- _Aim of the task_
Go through the entries below and print, exactly, the lines starting at the one with "scientific name: Varanus varius" and ending at the one with "Tanzania, site C03, 2013-01-30 22:21:29.", keeping both ends and no others.

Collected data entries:
== Segment start ==

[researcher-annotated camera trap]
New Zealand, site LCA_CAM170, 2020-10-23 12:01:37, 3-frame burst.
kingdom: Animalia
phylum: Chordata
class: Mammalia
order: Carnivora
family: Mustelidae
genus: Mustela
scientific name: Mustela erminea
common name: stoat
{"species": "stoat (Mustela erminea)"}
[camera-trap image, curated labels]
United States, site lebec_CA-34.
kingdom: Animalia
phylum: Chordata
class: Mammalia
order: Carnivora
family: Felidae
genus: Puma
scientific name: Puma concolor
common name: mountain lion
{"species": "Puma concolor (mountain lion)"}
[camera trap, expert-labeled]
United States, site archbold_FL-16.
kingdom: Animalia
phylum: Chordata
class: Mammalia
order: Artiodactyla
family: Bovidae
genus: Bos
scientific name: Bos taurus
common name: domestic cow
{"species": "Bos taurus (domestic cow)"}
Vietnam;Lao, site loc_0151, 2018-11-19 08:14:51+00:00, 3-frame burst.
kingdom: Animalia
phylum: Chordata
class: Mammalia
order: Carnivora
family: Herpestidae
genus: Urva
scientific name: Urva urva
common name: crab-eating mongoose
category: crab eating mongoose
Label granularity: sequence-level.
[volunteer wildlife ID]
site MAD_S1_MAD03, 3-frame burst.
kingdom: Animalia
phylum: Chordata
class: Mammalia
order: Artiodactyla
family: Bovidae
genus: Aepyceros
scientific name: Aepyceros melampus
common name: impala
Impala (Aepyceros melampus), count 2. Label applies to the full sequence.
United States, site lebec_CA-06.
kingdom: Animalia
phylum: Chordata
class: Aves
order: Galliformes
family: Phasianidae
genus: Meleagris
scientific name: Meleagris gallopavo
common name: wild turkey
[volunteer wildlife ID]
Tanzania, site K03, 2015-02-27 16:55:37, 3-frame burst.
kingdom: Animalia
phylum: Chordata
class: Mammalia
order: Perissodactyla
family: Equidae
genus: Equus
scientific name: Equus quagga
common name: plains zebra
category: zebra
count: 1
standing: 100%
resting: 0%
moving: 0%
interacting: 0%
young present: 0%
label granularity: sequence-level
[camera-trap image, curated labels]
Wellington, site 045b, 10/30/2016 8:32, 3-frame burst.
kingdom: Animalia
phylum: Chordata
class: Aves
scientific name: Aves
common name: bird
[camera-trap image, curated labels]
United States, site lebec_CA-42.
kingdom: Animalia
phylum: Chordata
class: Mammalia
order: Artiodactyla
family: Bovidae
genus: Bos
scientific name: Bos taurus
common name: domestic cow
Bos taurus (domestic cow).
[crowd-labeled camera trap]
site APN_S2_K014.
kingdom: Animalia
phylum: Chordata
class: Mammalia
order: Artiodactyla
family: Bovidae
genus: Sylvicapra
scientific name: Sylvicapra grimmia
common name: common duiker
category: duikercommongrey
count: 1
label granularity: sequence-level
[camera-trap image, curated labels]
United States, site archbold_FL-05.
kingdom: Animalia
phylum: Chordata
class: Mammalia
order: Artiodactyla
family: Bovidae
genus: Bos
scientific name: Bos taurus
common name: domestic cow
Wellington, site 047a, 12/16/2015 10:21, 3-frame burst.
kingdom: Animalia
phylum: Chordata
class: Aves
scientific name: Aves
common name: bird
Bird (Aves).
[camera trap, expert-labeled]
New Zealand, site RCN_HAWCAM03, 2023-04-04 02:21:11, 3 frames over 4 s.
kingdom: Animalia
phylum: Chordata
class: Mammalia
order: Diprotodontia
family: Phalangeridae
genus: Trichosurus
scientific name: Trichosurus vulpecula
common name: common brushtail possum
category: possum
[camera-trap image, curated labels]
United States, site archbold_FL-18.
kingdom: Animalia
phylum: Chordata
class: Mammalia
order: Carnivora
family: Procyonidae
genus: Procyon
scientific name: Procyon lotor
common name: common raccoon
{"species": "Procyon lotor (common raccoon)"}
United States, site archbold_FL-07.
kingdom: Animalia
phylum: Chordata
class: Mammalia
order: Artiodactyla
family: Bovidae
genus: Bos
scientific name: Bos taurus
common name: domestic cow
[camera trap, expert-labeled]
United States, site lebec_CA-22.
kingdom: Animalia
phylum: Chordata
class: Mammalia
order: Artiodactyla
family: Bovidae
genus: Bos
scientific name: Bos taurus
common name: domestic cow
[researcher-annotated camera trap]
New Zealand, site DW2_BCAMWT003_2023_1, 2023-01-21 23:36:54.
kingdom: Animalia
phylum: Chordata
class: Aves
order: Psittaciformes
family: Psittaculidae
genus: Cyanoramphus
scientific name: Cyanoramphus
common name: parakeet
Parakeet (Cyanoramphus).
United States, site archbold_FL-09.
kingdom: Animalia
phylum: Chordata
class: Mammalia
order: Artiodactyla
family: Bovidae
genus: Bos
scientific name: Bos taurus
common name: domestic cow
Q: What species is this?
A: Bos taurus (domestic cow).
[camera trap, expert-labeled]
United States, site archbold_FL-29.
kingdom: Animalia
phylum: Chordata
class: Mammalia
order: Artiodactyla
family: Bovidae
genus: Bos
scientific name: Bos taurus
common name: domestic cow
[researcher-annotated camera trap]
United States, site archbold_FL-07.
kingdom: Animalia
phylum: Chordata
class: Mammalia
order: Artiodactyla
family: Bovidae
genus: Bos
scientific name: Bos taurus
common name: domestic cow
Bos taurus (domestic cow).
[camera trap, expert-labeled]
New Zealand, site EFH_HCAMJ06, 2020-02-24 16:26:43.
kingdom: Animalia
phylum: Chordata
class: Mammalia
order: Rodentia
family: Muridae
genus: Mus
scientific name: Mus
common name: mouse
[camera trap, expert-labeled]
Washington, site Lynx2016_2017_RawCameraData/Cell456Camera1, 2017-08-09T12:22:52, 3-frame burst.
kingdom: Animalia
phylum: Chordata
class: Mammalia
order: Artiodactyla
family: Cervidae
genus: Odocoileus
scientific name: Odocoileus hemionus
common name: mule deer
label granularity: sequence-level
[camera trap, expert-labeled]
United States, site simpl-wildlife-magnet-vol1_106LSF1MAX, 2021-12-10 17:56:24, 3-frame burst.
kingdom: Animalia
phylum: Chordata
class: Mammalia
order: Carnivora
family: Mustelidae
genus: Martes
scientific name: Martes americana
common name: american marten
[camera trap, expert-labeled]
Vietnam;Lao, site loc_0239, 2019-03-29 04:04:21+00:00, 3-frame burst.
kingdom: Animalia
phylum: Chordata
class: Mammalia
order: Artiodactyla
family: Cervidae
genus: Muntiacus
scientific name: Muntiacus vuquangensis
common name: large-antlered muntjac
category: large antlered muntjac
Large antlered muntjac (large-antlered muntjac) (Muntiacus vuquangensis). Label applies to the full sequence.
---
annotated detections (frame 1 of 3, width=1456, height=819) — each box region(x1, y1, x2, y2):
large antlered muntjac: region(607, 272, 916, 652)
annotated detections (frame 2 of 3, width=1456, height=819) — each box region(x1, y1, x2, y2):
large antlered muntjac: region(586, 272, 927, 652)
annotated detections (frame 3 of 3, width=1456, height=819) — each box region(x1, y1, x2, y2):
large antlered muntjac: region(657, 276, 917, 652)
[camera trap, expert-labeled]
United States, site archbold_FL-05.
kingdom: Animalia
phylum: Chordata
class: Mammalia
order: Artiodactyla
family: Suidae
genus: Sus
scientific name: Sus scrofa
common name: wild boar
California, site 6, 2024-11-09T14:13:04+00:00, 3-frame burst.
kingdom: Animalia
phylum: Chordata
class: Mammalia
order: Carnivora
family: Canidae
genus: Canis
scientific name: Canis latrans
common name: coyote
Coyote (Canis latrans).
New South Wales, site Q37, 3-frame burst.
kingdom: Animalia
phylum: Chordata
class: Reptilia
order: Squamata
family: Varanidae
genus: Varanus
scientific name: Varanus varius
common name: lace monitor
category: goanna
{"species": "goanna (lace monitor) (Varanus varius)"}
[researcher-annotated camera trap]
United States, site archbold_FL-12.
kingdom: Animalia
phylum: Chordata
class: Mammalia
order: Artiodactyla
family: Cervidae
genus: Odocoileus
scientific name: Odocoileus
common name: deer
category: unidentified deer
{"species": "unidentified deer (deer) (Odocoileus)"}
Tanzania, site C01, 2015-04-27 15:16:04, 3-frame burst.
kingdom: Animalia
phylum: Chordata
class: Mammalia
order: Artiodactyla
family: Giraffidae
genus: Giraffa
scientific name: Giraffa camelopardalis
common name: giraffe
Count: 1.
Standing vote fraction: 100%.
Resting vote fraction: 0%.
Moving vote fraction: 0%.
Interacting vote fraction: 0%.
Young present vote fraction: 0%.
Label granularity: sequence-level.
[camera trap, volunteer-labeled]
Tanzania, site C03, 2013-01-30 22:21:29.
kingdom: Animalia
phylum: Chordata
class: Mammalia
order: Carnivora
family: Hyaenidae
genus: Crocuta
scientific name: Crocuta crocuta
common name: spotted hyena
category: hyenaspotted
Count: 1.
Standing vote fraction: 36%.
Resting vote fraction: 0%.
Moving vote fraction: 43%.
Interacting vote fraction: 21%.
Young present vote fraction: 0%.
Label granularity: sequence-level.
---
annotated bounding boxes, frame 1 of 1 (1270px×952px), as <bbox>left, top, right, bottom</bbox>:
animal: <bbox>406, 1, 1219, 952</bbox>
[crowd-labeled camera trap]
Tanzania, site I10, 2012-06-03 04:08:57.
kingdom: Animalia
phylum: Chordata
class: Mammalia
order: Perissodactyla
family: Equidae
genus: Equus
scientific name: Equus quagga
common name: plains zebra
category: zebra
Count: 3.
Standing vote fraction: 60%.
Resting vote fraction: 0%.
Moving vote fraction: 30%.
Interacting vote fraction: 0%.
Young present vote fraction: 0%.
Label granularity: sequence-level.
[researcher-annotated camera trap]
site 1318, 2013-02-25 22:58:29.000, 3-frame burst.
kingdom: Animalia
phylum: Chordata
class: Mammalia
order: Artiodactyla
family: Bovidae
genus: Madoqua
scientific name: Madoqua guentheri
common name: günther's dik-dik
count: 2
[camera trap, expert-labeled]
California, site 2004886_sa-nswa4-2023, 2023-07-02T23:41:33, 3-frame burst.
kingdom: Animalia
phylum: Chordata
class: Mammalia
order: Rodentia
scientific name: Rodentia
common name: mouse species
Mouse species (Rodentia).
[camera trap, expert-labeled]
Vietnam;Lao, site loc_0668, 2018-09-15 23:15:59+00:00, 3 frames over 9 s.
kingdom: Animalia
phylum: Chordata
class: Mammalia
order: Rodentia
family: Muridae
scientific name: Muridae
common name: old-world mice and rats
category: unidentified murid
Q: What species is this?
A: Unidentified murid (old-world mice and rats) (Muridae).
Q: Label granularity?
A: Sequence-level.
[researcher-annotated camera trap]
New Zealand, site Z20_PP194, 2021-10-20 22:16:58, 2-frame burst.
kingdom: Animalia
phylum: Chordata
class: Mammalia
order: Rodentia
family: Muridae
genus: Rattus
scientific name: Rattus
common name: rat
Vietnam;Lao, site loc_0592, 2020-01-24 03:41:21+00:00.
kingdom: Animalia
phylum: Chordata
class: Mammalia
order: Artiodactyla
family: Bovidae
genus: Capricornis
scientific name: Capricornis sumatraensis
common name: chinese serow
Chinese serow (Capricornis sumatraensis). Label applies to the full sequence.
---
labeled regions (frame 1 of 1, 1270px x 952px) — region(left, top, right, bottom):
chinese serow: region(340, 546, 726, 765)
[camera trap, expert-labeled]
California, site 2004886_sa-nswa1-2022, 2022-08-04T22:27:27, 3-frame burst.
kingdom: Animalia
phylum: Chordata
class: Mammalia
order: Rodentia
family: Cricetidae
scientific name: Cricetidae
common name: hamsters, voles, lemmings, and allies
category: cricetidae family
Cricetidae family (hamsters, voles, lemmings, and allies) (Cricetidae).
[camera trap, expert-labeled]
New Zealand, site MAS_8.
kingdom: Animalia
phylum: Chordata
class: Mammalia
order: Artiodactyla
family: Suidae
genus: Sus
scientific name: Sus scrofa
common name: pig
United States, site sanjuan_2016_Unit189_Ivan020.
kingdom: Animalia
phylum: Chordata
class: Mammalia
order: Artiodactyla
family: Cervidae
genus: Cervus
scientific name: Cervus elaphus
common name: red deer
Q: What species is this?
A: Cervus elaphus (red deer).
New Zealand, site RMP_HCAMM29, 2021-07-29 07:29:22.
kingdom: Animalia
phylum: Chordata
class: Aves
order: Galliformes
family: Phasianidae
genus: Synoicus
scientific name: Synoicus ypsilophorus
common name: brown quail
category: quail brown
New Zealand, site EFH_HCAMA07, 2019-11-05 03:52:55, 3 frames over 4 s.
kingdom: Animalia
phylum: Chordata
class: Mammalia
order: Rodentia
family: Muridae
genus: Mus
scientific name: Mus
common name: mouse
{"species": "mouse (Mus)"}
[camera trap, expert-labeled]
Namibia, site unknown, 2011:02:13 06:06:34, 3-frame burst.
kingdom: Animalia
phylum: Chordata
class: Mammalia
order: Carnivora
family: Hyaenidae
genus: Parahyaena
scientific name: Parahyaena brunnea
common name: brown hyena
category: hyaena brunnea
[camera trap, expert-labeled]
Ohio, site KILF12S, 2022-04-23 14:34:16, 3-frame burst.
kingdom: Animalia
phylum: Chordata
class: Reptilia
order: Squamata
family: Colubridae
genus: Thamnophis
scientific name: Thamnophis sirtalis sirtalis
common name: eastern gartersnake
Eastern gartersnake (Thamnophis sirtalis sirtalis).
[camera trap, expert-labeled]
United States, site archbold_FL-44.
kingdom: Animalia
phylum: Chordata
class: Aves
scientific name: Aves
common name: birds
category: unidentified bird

== Segment end ==

- _Solution for this problem_
scientific name: Varanus varius
common name: lace monitor
category: goanna
{"species": "goanna (lace monitor) (Varanus varius)"}
[researcher-annotated camera trap]
United States, site archbold_FL-12.
kingdom: Animalia
phylum: Chordata
class: Mammalia
order: Artiodactyla
family: Cervidae
genus: Odocoileus
scientific name: Odocoileus
common name: deer
category: unidentified deer
{"species": "unidentified deer (deer) (Odocoileus)"}
Tanzania, site C01, 2015-04-27 15:16:04, 3-frame burst.
kingdom: Animalia
phylum: Chordata
class: Mammalia
order: Artiodactyla
family: Giraffidae
genus: Giraffa
scientific name: Giraffa camelopardalis
common name: giraffe
Count: 1.
Standing vote fraction: 100%.
Resting vote fraction: 0%.
Moving vote fraction: 0%.
Interacting vote fraction: 0%.
Young present vote fraction: 0%.
Label granularity: sequence-level.
[camera trap, volunteer-labeled]
Tanzania, site C03, 2013-01-30 22:21:29.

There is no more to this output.